Say Ta-Ta to Time Honoured Traditions

From men in stuffy suits to penny-pinching portrayals of misers, accountancy has always suffered a chronic lack of glamour. Despite sky-high professional entry requirements, critical business processes and big salaries, it’s always been the boring big brother to the pace, luxury and sheer sexiness of banking. After all, while it may be thorough on process, it’s been low on innovation; the industry’s greatest invention – double-entry bookkeeping – is a whopping 500 years old. But as artificial intelligence sweeps its way through the financial sectors, accountancy is also undergoing its own evolution, as the need to blend big data, third party automation and artificial intelligence brushes the dust off this traditionally grey industry.

Seeds of Change
The shift from staid to savvy began in 2016, when Accountex made a bold prediction for the following year; 90% of small and medium-sized businesses, it said, would be using cloud accounting software within 12 months. While music and photos are fine in the cyber-sky, the idea of businesses cutting their ties to the tangible processes of book-keeping and bean-counting seemed an unfamiliar prospect, but almost 18 months later, their prescience is paying off, with tech-savvy accounting and associated app-development becoming the new norm.

App-Happy
Clearly seen with the growth of online accountancy firms such as Crunch, Boox and Magic Accounts, all of whom have swapped the literal costs of a high-street presence for the immediacy of an online office, it pays to be brave with accounting these days. Taking their approach from the phenomenally successful subscription box business model, which can be seen selling everything from dog food to artisan gin, these companies offer monthly plans designed to suit the accounting needs of anyone from a freelancer to a full business start-up. But while a one-stop shop is always an attractive offering, it’s the tech-happy apps that match seamlessly with their clients’ online lives that really make the difference. By harnessing the latest advances in fintech, invoicing on-the-go appeals to the quick-fire freelancer’s life, while access to online accounting software means that expenses and tax can be seen at the swipe of a smartphone. But more important than either of those is securing client loyalty, as Joel Oliver, CEO of MyFirmsApp explains –

‘With adults spending the majority of their time on their smartphones, accountants have it in their grasp to boost customer loyalty by delivering a tailored app experience that reaches out and makes the client feel valued.’[1]

Digital Tax

When government departments start to adopt new technology, you know it’s here to stay and from April 2019, all VAT-registered businesses with a turnover above the £85,000 threshold will have to keep and submit digital records in order to comply with HMRC’s ‘Making Tax Digital,’ plan. For those businesses who choose not to use commercial software, free packages – including updates – are set to be made available by HMRC, but it’s always good to get a headstart so an investment in both the technology and training before the due date will ensure you hit the ground running.

In-House AI
While the offshoots of entrepreneurism widen choice for the consumer, AI’s application to in-house accounting processes is of clear benefit in many other ways, too. Its ability to automate tasks which would otherwise fall foul of the faulty human attention span make it a prime contender to take on jobs that will invariably save time – and therefore money. The dry details of spreadsheets and data entry can be comfortably placed on AI’s broad shoulders, while users of Sage’s chatbot, ‘Pegg,’ need only speak into their smartphones for the bot to respond and log their data accordingly; it can even derive those all-important KPIs and provide analytical feedback. The nature of AI also lends itself to solving problems caused by the differences between how individuals work, such as  variations in account codes. Using machine learning, AI can apply itself to creating rigorous processes, eliminating any ambiguity as it goes, thus resulting in unparalleled accuracy.

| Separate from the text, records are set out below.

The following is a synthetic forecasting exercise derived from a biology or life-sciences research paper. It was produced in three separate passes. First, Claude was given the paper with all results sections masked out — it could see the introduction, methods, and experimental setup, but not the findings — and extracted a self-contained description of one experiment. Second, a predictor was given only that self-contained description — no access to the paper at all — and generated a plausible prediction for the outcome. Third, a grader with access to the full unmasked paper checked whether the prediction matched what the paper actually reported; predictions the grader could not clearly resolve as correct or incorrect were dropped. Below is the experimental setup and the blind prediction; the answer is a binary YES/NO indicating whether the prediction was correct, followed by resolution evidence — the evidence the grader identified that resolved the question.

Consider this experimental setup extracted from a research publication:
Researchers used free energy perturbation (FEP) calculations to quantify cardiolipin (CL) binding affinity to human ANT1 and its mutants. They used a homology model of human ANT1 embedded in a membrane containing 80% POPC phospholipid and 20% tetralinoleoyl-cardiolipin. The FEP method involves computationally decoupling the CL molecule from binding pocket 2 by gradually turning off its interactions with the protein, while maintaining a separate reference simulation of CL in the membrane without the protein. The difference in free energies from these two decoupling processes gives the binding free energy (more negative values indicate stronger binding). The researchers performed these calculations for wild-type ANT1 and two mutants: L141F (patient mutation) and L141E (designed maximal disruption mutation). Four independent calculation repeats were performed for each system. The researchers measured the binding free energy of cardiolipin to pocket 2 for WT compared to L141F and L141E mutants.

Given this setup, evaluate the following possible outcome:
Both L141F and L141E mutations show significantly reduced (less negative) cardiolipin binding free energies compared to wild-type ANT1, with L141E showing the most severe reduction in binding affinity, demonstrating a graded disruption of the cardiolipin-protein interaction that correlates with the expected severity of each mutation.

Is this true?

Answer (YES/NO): NO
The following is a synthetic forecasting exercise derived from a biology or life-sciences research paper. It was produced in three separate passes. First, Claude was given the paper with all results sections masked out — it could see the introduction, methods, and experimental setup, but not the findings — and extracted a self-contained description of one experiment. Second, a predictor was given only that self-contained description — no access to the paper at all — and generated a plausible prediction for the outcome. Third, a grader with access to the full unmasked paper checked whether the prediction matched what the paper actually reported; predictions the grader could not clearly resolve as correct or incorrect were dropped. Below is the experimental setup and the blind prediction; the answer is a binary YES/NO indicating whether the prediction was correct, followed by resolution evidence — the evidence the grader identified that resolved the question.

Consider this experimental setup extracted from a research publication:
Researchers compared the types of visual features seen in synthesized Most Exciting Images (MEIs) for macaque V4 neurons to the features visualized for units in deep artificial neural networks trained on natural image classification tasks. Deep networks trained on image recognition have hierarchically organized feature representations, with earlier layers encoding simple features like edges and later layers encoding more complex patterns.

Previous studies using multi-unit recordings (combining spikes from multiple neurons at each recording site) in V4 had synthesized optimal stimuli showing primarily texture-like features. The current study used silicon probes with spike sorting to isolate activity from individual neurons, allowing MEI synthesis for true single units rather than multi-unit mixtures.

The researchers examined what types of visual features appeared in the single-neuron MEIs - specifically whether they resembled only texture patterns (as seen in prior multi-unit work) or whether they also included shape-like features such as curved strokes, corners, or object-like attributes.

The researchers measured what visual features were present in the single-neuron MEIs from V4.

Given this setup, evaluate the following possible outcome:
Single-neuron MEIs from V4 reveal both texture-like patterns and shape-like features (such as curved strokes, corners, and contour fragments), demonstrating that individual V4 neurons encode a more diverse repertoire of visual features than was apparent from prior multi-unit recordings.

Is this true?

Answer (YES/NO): YES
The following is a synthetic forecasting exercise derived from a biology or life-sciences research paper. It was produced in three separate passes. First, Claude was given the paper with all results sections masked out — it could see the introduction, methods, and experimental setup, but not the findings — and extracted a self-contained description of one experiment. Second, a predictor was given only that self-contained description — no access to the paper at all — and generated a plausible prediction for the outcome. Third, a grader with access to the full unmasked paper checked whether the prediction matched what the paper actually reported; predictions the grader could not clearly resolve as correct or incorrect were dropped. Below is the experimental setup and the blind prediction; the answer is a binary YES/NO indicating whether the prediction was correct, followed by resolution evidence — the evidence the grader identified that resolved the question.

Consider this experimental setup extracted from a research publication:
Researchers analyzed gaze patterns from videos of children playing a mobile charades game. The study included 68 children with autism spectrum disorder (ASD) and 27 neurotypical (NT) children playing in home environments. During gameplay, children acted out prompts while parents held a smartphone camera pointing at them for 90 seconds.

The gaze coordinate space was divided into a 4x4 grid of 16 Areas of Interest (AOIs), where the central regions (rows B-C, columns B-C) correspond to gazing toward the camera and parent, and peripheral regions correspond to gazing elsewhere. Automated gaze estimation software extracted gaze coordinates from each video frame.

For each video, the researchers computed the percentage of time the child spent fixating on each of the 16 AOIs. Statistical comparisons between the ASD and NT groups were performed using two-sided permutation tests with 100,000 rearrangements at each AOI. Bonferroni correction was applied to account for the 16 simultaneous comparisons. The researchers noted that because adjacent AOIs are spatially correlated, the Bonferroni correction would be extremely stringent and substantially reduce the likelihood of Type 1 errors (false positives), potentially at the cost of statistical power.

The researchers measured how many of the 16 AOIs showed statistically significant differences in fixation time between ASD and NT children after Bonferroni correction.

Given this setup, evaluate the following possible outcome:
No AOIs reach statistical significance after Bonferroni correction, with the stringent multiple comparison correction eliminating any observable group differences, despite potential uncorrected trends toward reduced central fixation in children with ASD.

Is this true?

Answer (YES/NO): NO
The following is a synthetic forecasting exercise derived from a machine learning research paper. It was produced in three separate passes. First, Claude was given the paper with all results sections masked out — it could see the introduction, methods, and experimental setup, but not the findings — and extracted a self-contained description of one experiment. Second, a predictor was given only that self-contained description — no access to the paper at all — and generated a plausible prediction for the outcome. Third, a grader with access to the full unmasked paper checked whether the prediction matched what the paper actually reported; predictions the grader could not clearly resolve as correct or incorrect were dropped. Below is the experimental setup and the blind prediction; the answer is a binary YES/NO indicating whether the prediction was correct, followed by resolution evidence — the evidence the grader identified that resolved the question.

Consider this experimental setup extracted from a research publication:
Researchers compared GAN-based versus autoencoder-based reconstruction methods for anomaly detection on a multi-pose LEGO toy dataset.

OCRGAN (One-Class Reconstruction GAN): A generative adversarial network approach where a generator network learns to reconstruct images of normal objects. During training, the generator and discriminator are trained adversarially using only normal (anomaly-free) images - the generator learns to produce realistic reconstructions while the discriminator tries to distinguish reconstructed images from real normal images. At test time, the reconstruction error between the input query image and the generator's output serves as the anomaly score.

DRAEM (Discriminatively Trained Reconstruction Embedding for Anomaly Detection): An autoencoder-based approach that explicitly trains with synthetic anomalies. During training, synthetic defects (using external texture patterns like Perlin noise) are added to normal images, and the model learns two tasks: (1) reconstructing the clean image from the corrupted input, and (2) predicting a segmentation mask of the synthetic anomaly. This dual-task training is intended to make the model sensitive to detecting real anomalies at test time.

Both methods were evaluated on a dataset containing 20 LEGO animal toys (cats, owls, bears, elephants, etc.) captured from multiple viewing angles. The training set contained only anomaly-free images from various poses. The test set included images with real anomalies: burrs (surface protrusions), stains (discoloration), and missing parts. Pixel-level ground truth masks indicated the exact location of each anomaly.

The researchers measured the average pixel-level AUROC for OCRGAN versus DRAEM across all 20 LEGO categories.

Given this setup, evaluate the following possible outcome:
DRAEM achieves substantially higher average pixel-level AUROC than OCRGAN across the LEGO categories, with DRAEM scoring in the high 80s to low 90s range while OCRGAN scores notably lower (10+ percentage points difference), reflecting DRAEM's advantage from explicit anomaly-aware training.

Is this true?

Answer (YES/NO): NO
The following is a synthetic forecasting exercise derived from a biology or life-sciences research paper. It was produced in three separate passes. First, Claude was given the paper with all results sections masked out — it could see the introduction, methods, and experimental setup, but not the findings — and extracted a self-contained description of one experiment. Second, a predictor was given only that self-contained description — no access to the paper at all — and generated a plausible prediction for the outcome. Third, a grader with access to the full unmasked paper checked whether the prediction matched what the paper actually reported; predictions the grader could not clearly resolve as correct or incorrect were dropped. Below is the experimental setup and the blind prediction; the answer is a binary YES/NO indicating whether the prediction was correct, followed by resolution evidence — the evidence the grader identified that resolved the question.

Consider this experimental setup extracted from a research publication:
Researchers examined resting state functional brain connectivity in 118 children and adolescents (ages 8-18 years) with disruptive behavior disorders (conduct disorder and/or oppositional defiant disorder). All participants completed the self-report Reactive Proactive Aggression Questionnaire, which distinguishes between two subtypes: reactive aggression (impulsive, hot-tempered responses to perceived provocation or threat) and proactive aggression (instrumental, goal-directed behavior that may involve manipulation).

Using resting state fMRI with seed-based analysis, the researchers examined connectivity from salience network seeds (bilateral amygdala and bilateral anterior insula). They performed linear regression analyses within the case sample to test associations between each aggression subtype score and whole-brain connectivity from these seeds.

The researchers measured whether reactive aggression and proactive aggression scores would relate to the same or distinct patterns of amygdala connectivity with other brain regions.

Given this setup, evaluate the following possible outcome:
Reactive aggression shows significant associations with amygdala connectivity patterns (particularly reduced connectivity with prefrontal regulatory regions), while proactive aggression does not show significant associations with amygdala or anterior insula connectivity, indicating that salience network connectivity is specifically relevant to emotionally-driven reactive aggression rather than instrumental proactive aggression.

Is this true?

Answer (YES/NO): NO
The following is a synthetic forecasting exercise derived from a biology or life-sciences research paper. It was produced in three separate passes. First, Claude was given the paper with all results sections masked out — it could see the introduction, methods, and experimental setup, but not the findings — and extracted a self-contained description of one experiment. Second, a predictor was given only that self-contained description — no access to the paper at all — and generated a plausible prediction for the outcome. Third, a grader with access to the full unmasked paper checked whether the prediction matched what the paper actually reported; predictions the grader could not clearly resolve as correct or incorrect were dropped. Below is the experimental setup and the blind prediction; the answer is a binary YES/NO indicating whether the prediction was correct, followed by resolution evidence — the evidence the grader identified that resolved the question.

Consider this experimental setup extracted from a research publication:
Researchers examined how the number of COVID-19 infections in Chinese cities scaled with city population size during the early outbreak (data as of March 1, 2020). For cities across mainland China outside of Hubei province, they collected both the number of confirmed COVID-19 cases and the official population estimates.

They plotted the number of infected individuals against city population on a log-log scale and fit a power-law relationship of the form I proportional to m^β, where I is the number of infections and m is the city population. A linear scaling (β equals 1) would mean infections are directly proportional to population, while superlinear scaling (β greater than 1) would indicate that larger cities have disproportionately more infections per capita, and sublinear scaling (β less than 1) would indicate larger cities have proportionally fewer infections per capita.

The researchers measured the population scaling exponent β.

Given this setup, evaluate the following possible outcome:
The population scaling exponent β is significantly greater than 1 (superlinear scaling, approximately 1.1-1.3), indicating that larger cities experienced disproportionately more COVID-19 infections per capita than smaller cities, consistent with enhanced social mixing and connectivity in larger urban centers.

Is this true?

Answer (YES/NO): YES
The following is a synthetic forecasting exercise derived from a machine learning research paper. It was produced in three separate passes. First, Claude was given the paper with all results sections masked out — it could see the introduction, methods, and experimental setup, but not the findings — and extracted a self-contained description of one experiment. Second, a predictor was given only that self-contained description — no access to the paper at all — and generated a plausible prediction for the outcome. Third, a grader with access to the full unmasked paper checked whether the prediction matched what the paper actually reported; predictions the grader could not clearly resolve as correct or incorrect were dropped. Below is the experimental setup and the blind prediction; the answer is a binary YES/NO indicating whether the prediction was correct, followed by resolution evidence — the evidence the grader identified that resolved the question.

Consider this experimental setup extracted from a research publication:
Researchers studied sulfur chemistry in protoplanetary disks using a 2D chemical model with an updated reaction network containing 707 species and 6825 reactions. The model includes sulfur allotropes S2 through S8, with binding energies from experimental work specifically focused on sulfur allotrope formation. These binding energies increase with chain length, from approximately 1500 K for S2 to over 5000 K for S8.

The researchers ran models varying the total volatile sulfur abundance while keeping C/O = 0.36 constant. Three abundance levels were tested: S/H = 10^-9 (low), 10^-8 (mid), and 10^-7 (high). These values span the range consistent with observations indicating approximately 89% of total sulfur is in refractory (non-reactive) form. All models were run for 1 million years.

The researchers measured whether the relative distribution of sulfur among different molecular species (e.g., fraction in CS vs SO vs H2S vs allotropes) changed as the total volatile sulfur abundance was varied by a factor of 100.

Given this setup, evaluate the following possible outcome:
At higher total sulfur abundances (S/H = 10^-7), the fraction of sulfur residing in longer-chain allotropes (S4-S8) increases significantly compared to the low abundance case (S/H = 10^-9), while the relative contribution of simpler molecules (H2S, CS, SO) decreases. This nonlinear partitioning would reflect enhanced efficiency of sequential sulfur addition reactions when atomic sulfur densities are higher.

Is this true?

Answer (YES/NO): NO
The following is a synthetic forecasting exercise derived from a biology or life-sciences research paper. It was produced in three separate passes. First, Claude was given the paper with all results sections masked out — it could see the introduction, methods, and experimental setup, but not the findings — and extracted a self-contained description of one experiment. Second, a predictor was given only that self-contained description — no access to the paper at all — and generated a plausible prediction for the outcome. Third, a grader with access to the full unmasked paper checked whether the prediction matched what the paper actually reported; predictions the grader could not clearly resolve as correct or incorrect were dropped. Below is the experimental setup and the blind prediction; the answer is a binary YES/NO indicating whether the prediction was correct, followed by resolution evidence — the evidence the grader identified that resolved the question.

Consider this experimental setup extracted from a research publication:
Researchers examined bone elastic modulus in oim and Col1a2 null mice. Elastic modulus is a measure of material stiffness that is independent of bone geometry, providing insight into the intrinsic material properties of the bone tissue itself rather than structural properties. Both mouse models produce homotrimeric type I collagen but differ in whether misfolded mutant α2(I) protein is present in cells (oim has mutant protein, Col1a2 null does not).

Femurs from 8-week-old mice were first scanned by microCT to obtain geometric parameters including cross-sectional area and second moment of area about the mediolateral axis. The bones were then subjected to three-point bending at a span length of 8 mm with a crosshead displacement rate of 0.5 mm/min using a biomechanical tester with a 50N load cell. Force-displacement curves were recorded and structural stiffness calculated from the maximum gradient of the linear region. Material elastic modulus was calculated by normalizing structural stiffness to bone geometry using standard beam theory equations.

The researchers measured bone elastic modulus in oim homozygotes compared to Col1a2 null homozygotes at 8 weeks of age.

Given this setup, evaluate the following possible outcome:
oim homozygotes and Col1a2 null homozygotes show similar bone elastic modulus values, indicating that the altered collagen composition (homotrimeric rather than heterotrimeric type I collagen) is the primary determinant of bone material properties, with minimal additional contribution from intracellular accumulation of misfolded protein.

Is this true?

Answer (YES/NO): NO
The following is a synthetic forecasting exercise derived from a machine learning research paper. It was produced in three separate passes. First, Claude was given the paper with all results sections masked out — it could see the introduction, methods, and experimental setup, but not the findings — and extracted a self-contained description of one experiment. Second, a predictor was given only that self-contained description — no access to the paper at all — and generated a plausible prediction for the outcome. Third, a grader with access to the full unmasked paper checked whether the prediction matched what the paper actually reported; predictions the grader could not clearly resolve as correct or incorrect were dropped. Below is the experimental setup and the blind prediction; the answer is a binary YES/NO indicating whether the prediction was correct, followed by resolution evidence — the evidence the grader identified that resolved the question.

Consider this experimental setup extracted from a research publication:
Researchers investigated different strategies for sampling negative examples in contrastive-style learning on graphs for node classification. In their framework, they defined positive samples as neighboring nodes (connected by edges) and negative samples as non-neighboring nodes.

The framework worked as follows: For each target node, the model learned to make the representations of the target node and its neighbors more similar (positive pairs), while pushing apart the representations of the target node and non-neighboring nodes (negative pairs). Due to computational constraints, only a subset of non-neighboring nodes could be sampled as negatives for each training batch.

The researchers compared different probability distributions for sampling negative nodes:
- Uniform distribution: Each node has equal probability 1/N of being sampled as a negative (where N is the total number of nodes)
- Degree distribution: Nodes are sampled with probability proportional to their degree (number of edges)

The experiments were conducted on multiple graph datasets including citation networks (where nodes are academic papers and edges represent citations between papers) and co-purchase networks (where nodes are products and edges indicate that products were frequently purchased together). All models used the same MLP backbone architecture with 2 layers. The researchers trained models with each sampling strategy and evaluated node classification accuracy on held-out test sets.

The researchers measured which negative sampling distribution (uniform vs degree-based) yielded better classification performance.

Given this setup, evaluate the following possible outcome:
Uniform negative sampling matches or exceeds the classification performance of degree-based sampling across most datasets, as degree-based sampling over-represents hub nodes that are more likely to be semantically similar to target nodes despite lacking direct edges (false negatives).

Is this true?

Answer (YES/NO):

Meanwhile, the potential for auditors to move from chance checks to auditing 100% of companies’ financial transactions moves ever nearer, meaning there’ll be no place for mistakes – or malfeasance – to hide.

Adopt, Excite, Innovate
The industry regulator, the Financial Reporting Council, is also keeping a keen eye on the potential of AI through its sub-committee, the Financial Reporting Lab, which drives experimentation and exploration in the tech sector. In 2016, they launched their Digital Future project to investigate the impact of technology on reporting communication, and just last week, they released a request calling for finance professionals, tech experts, and those with an interest in AI to join the next phase of their experiments regarding corporate reporting.

When it comes to long-term change and sustainability, the Big Four accounting companies are leading the charge, embracing AI in new and novel ways, from Ernst Young’s use of drone imagery to replace junior staff on ladders taking stock inventories, to Deloitte’s use of ‘Natural Language Processing,’ to review high volumes of contracts, which slashes the time and money taken to previously execute.

Finally, tech giant Accenture are pioneering RPA, or Robotic Process Automation, which brings the possibility of a virtual workforce into view, enabling back office tasks to be fully automated across a series of financial disciplines including accounting. Initial projections suggest an 80% cost saving and up to a 90% saving on time, [2] which will give businesses enhanced scope to develop and broaden in ways inconceivable until now.

Future Finance

While the future is fiercely bright for AI, with Bank of America Merill Lynch predicting it’s set to swell to £108bn by 2023[3], it’s easy to be frightened by the prospect of such a technology. But there are renewed and proven claims that AI is set to be an ally, not an apocalypse. For while its exacting approach will reap rich rewards, the enquiring and independent human mind will always have its place, as Andrew Gambier, head of audit and assurance at the Association of Chartered Certified Accountants, explains when he says that people will pick up on issues “where things have been missed out or not reported properly, machines will only look at what they are faced with.’  He goes on  – “This may also create opportunities for the system to be gamed,” [4] which highlights the vulnerabilities of automating so much to so few; as much as AI’s evolution will change the face of much that’s familiar, it will also create its own issues which will be up to us to solve.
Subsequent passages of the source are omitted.